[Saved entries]
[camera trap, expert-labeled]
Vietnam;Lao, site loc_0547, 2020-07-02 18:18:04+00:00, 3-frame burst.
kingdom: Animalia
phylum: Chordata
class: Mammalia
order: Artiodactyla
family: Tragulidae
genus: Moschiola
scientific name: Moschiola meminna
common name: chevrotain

• _EXERCISE GOAL_:
In full and without alteration, return every line above.

• _TASK ANSWER_:
[camera trap, expert-labeled]
Vietnam;Lao, site loc_0547, 2020-07-02 18:18:04+00:00, 3-frame burst.
kingdom: Animalia
phylum: Chordata
class: Mammalia
order: Artiodactyla
family: Tragulidae
genus: Moschiola
scientific name: Moschiola meminna
common name: chevrotain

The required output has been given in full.